Szczegóły zadania: Dopisz dalszy ciąg wątku z forum o Roverze 620 SDi, zaczynając od następnego wpisu.

Tekst do czytania:

....................

Wysłany: Wto Lis 23, 2010 17:32 [r620] Kilka pytań
Typ: SDi Rodzaj silnika: diesel Pojemnosc silnika: 2.0 Rok produkcji: 1995
Witam
niedawno zakupiłem roverka 620 sdi z 95 roku , jak narazie śmiga bez zarzutów ale nie pokoi mnie dziwne skrzypienie dochodzące z układu kierowniczego przy wykonywaniu ruchów skręcania zarówno w lewo jak i w prawo, szczególnie jak skręcam stojąc w miejscu, zaraz po zakupie samochód przeszedł gruntowny przegląd który wykazał tylko lekki luz na gałce górnego lewego wachacza który od razu wymieniłem i od tamtej pory zaczeły się te dziwne skrzypienia luzu jako takiego na kierownicy nie ma , może orientuje się ktoś o co może w tym chodzic??? , po drugie wraz z samochodem dostałem pilot ale bez baterii w środku i potrzebuje informacji jaka baterie musze nabyć oraz ile ich ma się tam znależć ?, dodam że pilot jest radiowy valeo z symbolem w środku 09732447b , 0116 i jednym przyciskiem, mam również pytanie odnośnie czujnika prędkości (impulsatora) wiem że jest dużo takich tematów na tym forum zamieszczonych ale niestety nie znalazłem w nich odpowiedzi otóż w moim roverku zamontowany jest metalowy podłączony przewodami z wspomaganiem , a razem ze samochodem dostałem plastikowy od jakiegoś nowszego modelu tylko jak porównuje długości fragmentów wchodzących do skrzyni to wydaje mi się że są rózne stad pytanie czy moge użyc tego plastikowego dodam że juz się ktoś bawił przy impulsatorze bo ten metalowy znajdujący się w samochodzie nie jest przymocowany żadną śrubą tylko poprostu tak włożony troche oleju tamtedy wycieka przy okazji tego ?
przepraszam jeśli moje pytania są zbyt oczywiste ale nie mam pomysłu jak to naprawić jestem świerzy jak chodzi o samochody jest to mój pierwszy samochód co prawda dzieki tematom na tym forum już kilka innych rzeczy naprawiłem sam za co dziękuje wszystkim którzy udzielają się tutaj i mam nadzieje ze ktoś pomoże
pozdrawiam
Ostatnio zmieniony przez kasjopea Wto Lis 23, 2010 21:25, w całości zmieniany 1 raz
SPAMU¦
Wysłany: Wto Lis 23, 2010 17:32 Post o charakterze reklamowym. Każde Twoje kliknięcie zwiększa nasze szanse przeżycia ;)

....................

Zapisane dane:
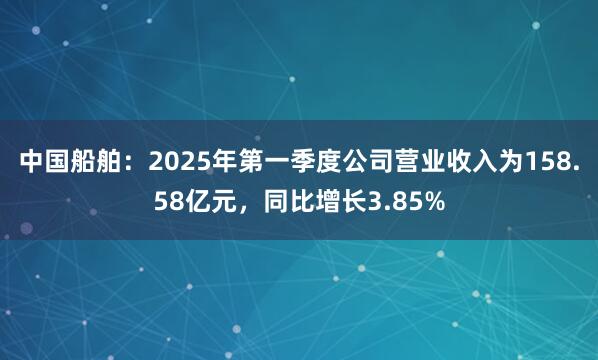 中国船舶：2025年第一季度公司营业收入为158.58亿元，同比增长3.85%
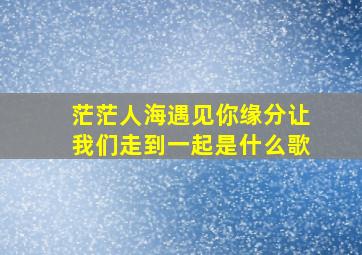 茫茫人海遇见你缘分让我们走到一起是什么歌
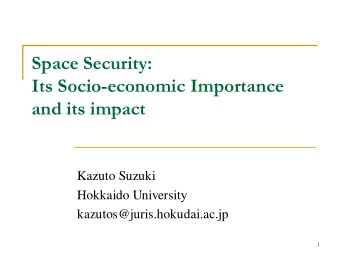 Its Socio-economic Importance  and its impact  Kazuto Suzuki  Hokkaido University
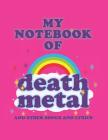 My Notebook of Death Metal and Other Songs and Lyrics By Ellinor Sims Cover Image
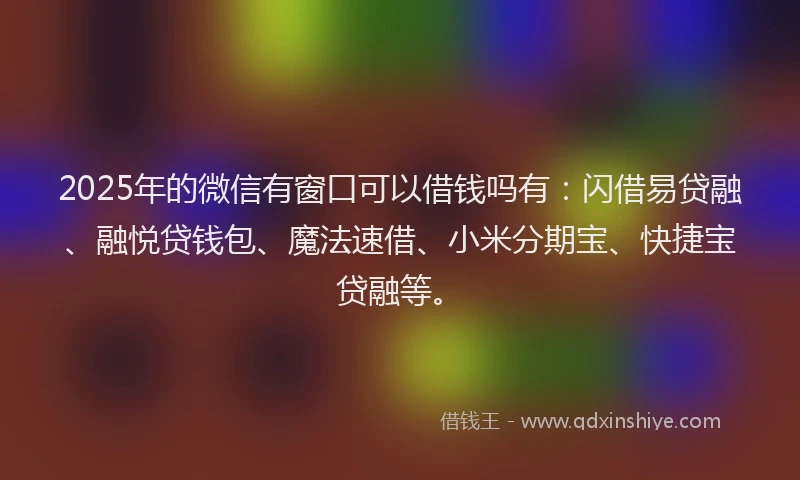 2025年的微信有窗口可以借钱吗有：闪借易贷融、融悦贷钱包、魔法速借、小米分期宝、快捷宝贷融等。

....................

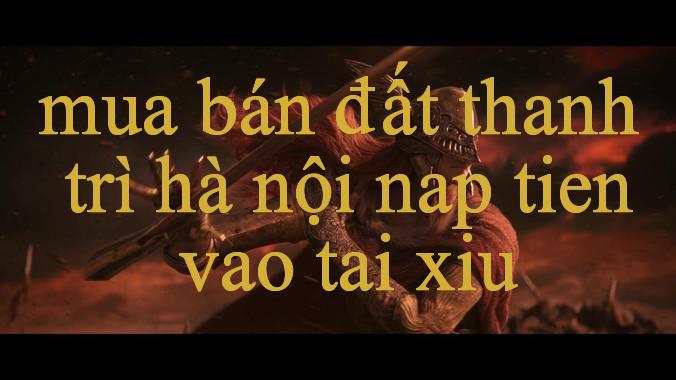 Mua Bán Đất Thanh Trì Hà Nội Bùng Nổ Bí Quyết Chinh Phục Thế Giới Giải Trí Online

....................

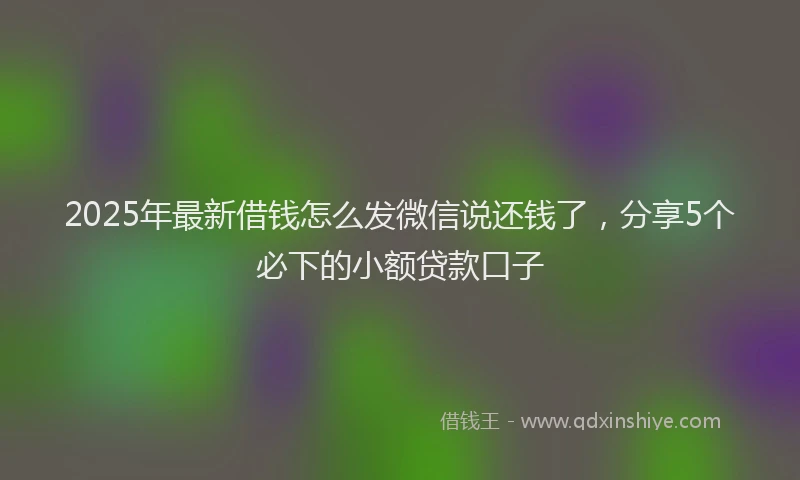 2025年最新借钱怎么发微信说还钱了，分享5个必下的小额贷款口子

....................

Odpowiedź do zadania:
Witam,
jestem tutaj nowy. Ja mam dokładnie tak samo jak kolega wyżej jeśli chodzi o skrzypienie. Podejrzewam tuleje wachacza.... maglownica nie ma tutaj raczej nic wspólnego
BTW też miałem luz na sworzniu wachacza górnego ile dałeś za sworzeń jeśli można oczywiście wiedzieć...
kupiłem cały lewy górny wahacz nowy co prawda zamiennik ale kosztował mnie 65 zł +18 zł koszty przesyłki zakupiłem go z hurtowni z Wrocławia która posiada części do rovera i hondy godne polecenia zamówienie złożyłem przez tel i na drugi dzień miałem przesyłke w domu trochę się obawiałem o rozstaw śrub tego wahacza gdyż hondy mają 19.5 a rovery 18 jak później już wyczytałem na forum ale przysłali mi odpowiedni z rozstawem 18cm mam gdzieś numer telefonu jak później znajdę to dołączę
co prawda zamiennik ale kosztował mnie 65 zł +18 zł koszty przesyłki
Nie chcę cię smucić ale długo na tym nie pojeździsz.
Co do skrzypienia podczas kręcenia kierownicą to mogą być sworznie dolne. Trzeba dokładnie sprawdzić bo istnieje ryzyko urwania koła.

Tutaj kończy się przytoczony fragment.